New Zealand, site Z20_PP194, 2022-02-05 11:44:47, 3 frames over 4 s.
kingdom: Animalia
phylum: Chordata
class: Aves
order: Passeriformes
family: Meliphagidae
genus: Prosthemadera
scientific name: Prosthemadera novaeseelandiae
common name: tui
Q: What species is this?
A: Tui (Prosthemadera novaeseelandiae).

--

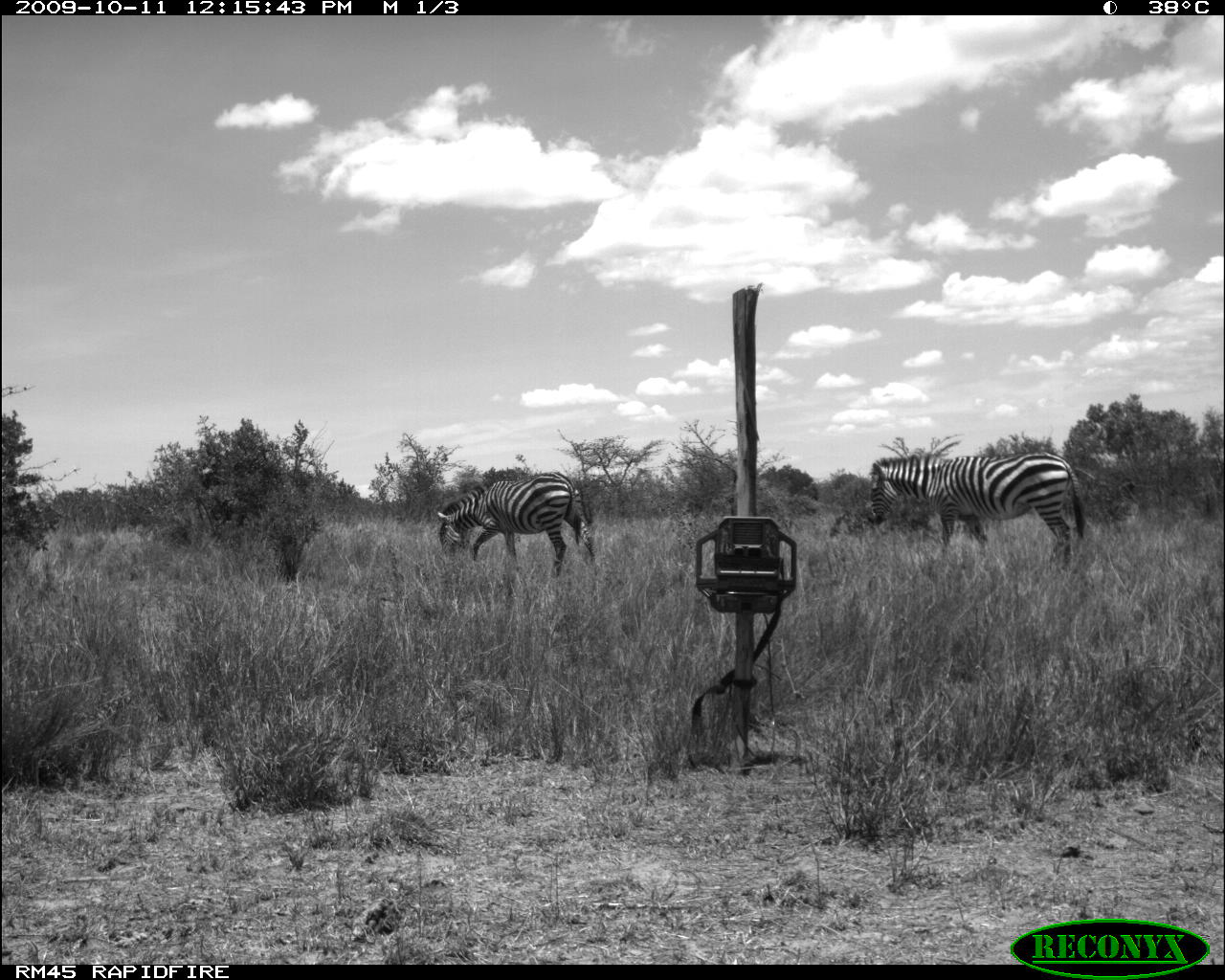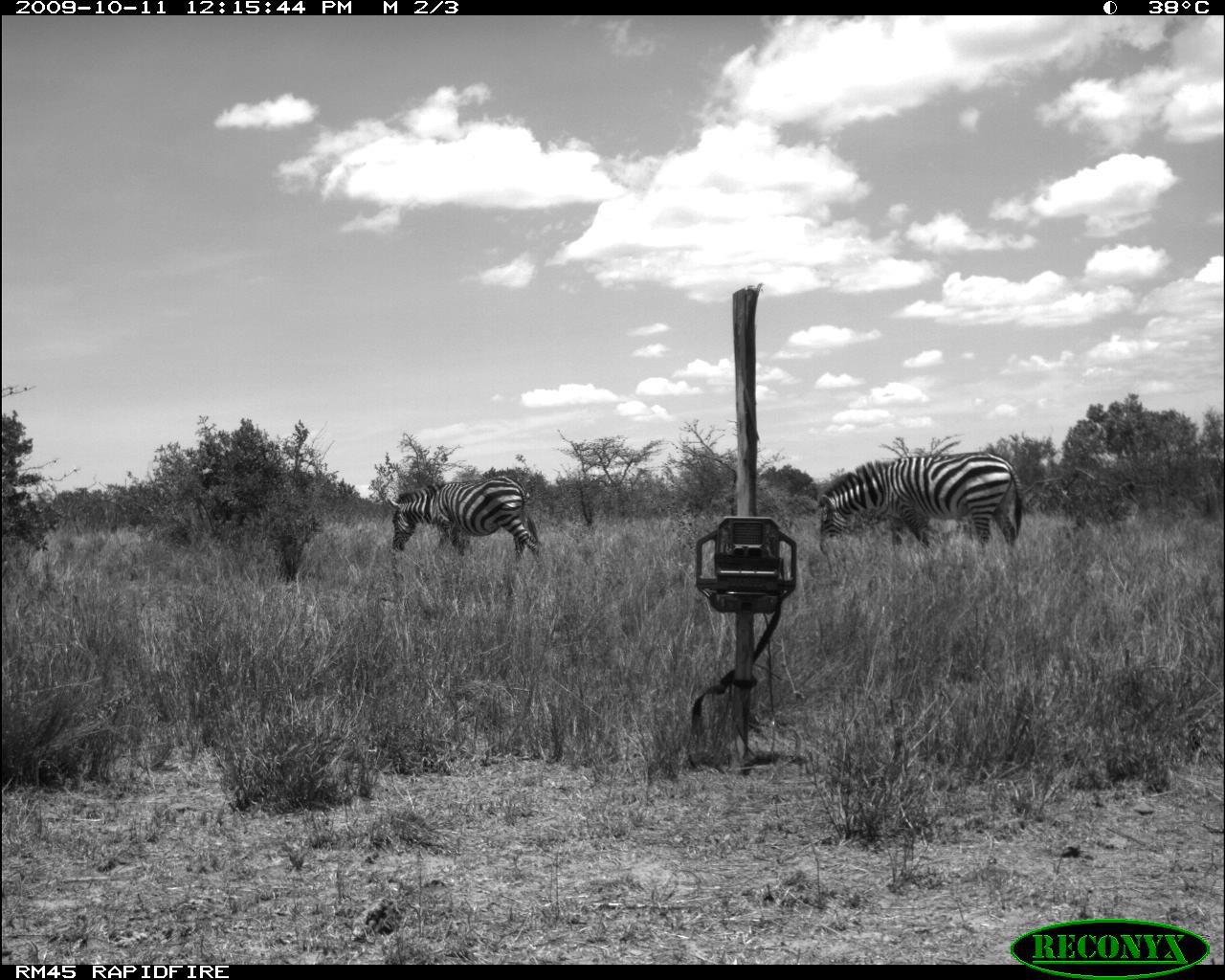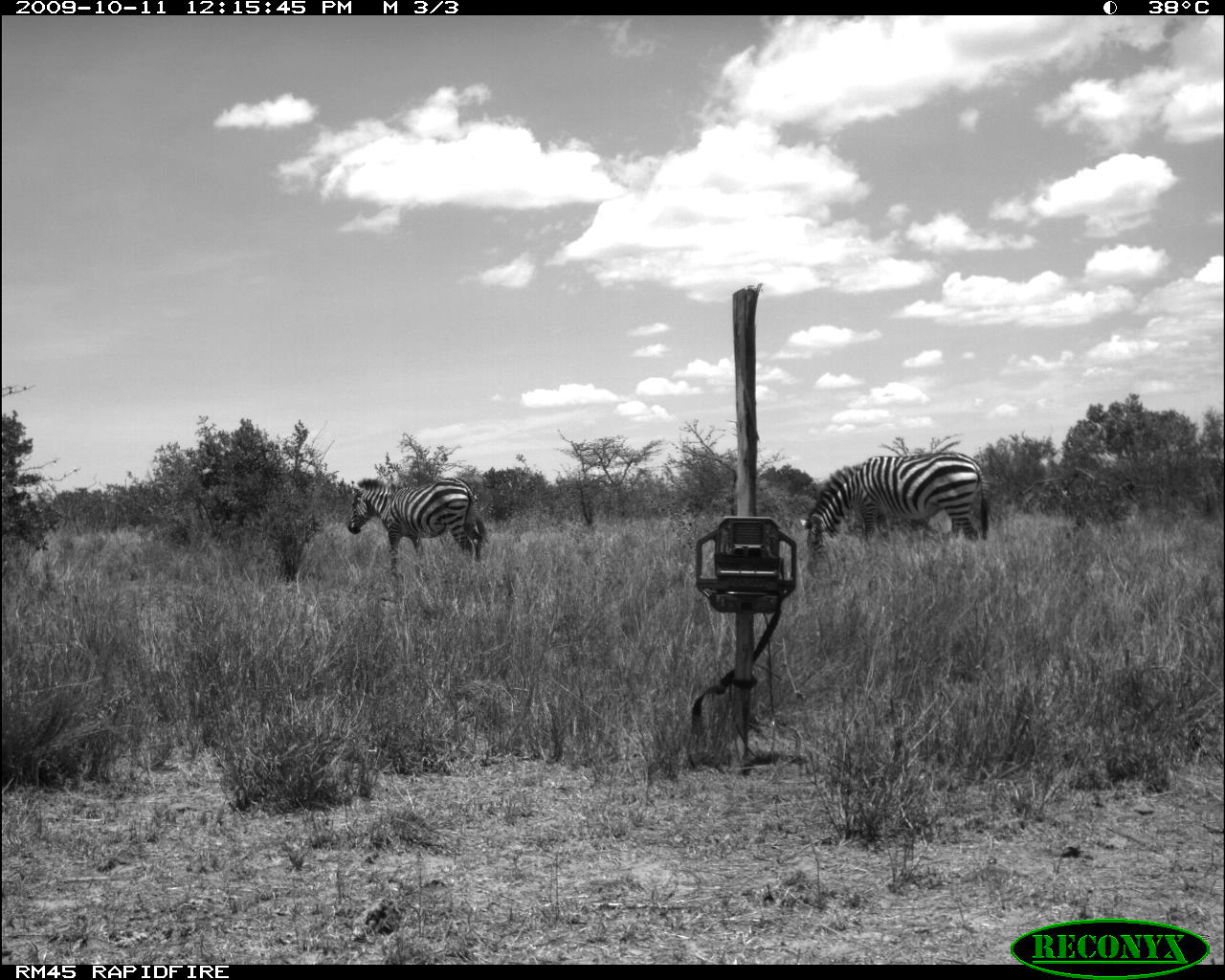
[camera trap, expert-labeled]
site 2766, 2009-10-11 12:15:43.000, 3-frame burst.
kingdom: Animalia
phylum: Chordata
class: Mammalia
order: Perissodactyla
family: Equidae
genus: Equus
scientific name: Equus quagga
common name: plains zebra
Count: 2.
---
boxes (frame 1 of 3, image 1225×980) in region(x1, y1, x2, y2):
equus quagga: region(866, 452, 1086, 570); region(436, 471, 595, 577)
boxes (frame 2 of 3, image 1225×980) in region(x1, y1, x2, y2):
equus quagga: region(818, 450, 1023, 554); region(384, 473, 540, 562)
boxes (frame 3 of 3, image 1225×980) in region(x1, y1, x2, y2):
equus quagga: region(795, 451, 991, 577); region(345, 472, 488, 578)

_What is expected_. Each line of the entries above that contains "site" must be copied into the answer.

_Solution to this task_.
New Zealand, site Z20_PP194, 2022-02-05 11:44:47, 3 frames over 4 s.
site 2766, 2009-10-11 12:15:43.000, 3-frame burst.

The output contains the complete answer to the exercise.